Disappointingly, the menu showed only two kebabs on offer and i had no idea what they contained. The nationality of the young waitress was unclear to me but nope she didnt speak any english, only danish and german. Throughout my time away i have found that i am not on a path trod by many english which is of interest in itself. Here, many of the waiters and waitresses with whom i have spoken, do not look typically german and do not speak english, french or spanish. I wonder about their origin but have no language to converse. With animal noises we ascertain there is no chicken kebab so with the help of google translate i opt for a leek and mushroom pancake, asking for cheese to be added, i can point to the words i know. It was good, very good.

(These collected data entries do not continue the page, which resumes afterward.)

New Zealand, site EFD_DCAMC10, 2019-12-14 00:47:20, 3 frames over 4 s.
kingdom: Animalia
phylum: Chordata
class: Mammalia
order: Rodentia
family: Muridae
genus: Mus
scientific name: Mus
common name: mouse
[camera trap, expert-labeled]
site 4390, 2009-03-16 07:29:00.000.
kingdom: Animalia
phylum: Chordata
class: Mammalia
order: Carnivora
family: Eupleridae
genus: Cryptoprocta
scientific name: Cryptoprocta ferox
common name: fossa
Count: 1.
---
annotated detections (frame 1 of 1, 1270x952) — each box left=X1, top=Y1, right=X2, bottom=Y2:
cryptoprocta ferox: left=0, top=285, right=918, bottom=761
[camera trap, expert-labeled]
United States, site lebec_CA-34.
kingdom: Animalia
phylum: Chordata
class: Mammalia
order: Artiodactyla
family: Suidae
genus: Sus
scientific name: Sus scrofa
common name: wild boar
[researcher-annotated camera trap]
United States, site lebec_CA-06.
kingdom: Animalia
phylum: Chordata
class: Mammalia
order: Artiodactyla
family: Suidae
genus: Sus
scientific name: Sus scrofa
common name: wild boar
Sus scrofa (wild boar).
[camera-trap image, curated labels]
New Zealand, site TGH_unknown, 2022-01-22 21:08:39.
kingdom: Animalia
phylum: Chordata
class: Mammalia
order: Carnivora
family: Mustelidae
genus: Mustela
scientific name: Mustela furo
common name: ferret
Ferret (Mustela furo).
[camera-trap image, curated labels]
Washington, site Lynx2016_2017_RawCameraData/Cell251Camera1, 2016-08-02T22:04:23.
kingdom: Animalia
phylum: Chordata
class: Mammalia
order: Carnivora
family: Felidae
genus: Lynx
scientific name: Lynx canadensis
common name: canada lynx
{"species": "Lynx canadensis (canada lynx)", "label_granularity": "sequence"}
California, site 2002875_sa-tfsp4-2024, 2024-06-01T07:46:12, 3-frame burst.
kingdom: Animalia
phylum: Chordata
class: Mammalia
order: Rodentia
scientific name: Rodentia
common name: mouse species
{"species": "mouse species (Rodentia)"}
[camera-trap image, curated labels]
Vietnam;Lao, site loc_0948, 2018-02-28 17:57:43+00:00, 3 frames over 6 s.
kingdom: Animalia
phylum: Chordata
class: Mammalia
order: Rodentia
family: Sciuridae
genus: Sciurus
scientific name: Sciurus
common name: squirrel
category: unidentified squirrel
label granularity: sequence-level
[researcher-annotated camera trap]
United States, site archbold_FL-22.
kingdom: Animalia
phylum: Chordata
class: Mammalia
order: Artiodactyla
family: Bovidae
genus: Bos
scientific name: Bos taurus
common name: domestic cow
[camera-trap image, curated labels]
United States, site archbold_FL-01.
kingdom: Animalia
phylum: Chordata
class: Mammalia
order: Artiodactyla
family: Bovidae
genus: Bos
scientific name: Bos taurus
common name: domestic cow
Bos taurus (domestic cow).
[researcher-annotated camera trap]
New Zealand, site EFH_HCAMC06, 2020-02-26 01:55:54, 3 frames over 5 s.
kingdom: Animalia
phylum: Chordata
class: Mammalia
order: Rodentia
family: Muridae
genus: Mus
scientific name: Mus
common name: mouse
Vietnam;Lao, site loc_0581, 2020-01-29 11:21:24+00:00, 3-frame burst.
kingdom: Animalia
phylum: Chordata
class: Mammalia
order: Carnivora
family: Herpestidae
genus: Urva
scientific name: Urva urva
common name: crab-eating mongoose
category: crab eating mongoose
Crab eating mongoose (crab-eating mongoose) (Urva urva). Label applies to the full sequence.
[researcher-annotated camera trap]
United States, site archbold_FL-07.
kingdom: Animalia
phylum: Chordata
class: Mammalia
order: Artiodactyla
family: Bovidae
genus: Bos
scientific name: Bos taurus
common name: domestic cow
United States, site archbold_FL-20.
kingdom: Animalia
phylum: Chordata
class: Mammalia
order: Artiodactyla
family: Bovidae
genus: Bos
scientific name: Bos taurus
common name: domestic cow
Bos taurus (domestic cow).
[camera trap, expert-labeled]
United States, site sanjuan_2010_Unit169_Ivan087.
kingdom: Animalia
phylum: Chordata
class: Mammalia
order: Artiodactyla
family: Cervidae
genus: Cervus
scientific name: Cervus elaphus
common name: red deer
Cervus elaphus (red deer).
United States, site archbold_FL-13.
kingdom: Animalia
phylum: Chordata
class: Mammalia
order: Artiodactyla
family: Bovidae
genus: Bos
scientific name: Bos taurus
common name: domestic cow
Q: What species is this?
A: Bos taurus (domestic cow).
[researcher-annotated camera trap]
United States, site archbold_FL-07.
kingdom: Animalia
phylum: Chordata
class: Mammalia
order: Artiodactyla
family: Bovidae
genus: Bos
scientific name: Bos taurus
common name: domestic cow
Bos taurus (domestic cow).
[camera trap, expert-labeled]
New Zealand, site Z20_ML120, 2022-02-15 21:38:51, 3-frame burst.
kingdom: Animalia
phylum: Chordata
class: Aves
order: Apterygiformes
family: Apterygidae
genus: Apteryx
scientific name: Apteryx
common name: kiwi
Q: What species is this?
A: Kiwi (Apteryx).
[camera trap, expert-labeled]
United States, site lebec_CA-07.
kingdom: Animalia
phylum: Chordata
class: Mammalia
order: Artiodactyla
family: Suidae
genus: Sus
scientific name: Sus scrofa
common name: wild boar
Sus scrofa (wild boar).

Faroese ferries were solid, safe machines, with double barrier, fold up, fold down doors and demanding that vehicles reverse in. Danish and this german ferry are ro-ro designs and i keep forgetting not to be sitting below decks, that i want to be on the top deck ready to escape should water start to come in. The Herald of Free Enterprise disaster in 1987 affected me greatly at the time. Different doors but wide open car decks and we leave and approach harbour with our doors wide open. Every time.